[Answered] In the light of the present circumstances, the government should re-establish its role as the principal employment generator. Elaborate.

Introduction: Contextual introduction.
Body: Explain why should government re-establish its role as the principal employment generator.
Conclusion: Write a way forward.

A serious situation of employment generation in India is reflected in the recurrent protests against changes in the government’s recruitment policy or delays in appointment. The Periodic Labour Force Survey (PLFS) in 2018 revealed that India’s unemployment rate was the highest (6.07%) in four decades. This situation demands that the government has to change its approach and become the main job generator, instead of the private sector.
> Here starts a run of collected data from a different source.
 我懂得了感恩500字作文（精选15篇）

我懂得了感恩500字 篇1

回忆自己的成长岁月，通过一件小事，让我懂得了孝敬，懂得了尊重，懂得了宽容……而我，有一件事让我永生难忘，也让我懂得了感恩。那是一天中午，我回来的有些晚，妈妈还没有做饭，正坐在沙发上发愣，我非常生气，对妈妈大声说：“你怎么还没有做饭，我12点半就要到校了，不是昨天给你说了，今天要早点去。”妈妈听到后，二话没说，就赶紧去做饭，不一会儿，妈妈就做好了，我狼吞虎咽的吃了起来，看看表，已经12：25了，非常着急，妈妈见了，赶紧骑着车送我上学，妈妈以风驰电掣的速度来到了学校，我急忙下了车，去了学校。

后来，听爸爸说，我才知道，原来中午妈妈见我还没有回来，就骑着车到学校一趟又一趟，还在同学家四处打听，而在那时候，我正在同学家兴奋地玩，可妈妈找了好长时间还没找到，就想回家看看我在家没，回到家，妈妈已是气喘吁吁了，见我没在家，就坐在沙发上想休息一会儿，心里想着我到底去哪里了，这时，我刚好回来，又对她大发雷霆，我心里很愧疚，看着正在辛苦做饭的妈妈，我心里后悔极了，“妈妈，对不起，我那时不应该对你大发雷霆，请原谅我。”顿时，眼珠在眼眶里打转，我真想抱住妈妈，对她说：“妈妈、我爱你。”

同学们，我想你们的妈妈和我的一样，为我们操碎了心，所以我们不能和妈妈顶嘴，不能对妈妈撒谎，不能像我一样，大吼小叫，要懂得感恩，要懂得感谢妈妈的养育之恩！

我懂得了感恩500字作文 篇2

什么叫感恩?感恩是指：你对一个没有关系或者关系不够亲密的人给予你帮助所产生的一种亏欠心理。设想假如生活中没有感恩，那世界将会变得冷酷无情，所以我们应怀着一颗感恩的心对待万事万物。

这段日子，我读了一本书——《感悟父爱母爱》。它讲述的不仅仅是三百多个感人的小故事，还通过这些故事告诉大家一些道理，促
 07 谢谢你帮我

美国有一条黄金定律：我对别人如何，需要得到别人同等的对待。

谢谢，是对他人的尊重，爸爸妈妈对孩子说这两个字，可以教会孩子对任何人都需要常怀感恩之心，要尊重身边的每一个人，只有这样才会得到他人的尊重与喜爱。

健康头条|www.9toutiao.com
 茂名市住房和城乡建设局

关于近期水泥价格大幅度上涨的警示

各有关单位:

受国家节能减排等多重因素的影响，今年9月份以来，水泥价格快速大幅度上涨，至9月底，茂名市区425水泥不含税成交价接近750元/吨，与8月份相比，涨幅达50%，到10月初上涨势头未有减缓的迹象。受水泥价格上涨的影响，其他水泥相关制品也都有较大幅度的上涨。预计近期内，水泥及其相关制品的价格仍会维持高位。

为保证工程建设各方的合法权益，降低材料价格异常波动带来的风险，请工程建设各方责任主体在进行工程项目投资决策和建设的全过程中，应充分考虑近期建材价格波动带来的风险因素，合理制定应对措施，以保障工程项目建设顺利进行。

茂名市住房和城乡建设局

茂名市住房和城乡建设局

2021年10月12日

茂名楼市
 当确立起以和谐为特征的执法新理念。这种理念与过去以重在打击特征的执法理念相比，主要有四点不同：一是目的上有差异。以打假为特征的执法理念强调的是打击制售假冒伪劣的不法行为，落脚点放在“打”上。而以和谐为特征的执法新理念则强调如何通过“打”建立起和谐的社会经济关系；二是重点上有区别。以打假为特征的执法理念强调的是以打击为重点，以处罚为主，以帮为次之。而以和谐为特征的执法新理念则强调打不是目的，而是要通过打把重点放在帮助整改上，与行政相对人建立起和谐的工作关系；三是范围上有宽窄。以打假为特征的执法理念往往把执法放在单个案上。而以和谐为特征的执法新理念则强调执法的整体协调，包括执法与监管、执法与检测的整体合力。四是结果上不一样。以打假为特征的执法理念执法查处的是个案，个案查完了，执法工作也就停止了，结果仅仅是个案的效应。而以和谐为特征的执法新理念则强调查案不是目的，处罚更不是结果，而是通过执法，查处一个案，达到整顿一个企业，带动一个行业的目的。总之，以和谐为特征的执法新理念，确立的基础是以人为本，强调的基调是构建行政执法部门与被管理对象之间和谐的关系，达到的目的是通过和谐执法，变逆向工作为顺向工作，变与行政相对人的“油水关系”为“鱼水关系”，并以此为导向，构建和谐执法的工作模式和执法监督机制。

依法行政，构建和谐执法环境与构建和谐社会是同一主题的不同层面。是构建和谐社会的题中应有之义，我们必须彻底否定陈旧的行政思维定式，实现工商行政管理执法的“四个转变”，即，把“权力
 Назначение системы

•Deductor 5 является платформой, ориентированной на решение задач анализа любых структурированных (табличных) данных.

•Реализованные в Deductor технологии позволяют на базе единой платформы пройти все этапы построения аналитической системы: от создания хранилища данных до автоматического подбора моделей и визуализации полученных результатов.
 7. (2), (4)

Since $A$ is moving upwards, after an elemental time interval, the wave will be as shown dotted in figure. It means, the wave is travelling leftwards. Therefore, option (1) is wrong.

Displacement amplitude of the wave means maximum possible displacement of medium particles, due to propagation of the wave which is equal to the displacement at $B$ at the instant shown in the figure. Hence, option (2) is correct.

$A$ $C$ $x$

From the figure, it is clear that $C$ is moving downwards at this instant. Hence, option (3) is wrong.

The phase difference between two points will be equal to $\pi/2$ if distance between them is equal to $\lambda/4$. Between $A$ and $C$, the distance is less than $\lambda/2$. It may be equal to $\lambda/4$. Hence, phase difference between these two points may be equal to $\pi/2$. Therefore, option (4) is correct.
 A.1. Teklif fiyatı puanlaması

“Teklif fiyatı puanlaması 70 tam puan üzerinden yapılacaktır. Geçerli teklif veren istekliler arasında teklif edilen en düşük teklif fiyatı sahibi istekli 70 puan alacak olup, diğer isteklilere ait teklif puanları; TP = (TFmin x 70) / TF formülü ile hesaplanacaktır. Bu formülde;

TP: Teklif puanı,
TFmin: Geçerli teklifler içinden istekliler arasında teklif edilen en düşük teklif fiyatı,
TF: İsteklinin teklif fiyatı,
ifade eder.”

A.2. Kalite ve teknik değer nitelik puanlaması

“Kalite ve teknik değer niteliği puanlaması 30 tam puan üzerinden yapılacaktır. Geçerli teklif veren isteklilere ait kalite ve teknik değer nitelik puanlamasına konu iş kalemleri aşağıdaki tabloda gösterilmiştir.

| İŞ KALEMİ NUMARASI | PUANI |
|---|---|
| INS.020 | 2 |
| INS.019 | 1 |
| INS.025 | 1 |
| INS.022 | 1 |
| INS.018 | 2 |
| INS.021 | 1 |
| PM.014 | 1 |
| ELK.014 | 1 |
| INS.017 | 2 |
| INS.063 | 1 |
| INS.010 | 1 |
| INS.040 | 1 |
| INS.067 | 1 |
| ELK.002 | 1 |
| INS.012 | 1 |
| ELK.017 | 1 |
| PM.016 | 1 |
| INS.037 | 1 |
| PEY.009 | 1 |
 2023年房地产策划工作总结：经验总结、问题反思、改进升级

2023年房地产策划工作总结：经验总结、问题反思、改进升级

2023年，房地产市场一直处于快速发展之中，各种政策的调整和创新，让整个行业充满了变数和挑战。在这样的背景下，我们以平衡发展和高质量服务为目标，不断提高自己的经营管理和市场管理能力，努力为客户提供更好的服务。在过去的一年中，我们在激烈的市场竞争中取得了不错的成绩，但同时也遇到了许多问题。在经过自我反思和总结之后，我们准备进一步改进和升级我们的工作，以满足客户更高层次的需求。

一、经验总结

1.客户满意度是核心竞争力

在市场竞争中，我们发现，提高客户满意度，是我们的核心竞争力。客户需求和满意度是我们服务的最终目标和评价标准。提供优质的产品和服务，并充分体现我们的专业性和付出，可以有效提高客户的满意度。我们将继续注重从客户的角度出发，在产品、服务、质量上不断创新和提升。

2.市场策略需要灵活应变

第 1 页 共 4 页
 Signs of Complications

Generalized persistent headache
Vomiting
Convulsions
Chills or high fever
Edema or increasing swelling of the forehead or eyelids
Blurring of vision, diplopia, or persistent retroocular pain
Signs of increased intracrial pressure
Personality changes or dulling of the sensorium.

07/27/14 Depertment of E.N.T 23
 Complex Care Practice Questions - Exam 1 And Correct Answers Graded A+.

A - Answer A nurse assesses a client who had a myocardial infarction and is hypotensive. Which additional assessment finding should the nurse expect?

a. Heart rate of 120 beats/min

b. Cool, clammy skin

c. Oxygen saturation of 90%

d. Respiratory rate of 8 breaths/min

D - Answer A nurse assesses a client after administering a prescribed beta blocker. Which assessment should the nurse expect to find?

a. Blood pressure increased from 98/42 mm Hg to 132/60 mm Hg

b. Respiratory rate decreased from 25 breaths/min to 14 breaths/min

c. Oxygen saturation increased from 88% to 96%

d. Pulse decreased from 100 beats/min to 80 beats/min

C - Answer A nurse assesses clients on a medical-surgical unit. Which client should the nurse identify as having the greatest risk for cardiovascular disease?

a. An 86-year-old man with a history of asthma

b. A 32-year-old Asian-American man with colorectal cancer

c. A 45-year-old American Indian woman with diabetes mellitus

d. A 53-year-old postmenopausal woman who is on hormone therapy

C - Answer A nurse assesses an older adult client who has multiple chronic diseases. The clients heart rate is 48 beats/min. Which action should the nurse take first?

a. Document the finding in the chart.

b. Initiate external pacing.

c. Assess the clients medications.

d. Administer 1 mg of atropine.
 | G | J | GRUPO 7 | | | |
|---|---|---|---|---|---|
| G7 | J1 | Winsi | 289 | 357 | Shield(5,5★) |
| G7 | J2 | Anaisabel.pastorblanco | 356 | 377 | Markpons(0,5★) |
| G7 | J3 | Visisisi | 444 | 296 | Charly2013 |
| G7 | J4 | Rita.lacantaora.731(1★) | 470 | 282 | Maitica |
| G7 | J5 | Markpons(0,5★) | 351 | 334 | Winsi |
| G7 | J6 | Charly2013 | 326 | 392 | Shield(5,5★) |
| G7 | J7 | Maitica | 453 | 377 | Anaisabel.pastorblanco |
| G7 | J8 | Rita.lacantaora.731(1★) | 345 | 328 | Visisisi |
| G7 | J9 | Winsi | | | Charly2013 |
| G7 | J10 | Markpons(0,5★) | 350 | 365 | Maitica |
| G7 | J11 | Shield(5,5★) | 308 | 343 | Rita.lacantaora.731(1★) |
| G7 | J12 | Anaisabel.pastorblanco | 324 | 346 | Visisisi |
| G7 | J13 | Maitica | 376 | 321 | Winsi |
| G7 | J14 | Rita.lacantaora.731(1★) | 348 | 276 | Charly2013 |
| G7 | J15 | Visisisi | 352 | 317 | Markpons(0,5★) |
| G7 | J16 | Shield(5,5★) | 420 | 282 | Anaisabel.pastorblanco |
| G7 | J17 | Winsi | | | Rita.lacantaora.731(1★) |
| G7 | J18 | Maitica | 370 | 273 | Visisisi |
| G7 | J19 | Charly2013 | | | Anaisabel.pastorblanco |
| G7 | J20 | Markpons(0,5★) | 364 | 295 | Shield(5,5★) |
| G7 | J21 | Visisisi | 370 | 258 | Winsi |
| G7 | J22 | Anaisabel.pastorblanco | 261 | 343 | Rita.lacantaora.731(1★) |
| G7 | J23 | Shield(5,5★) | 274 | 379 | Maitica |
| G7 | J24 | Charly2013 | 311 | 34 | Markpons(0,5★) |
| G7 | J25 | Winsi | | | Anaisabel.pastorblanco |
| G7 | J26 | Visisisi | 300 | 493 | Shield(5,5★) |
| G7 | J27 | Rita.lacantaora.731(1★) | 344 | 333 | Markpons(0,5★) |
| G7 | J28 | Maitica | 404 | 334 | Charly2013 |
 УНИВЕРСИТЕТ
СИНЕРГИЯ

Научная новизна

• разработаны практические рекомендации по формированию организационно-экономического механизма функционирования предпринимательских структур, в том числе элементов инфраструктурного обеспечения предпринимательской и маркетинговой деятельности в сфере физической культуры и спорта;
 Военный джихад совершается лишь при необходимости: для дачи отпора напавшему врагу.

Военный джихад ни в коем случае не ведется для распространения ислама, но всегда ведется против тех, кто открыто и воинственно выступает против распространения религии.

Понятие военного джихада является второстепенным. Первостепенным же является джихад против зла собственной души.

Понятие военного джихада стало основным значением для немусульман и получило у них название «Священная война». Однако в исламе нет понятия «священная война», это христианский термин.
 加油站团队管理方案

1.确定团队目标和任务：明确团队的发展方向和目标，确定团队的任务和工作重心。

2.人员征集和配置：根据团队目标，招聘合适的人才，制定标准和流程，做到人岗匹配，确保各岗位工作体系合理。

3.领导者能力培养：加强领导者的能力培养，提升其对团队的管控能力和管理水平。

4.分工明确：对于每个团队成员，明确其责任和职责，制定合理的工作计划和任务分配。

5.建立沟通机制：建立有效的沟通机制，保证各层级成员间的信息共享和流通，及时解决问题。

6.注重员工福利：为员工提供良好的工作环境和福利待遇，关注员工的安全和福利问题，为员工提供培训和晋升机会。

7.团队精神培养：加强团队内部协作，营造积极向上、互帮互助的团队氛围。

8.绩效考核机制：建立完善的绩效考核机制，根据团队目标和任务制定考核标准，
The following points make it clear that government should be principal employment generator:

  • The private sector, especially modern sectors such as the service and manufacturing sectors, which are dominated by multinational companies, have not created many jobs.
  • Even if the Information Technology sector or the modern gig economies have created jobs, these are either very high-skilled jobs or low-skilled ones.
  • The manufacturing sector’s share in national income has declined in 2020-21 (10.9%) compared to that in 2018-19 (12.1%).
  • Projects in the modern private sector consume a lot of capital to generate very few jobs. For instance, recently, there was a report that the Adani Group has invested ₹70,000 crore (or ₹700 million) in Uttar Pradesh to create merely 30,000 jobs.
  • Foreign Direct Investment, which at any rate is highly capital-intensive, goes mostly into the non-manufacturing sectors.
  • Sustained higher growth with an increase in productivity can be attained only by moving the labour force out of agriculture. Which is not happening at a sufficient pace.
  • Few media reports show that more than 85% of those aspiring for those 10 lakh jobs could be consumed by existing vacancies in Central government departments (8,72,243).

Way forward:

  • Labour laws should be amended to encourage industries to adopt labour-intensive production and provide employment-linked production incentives.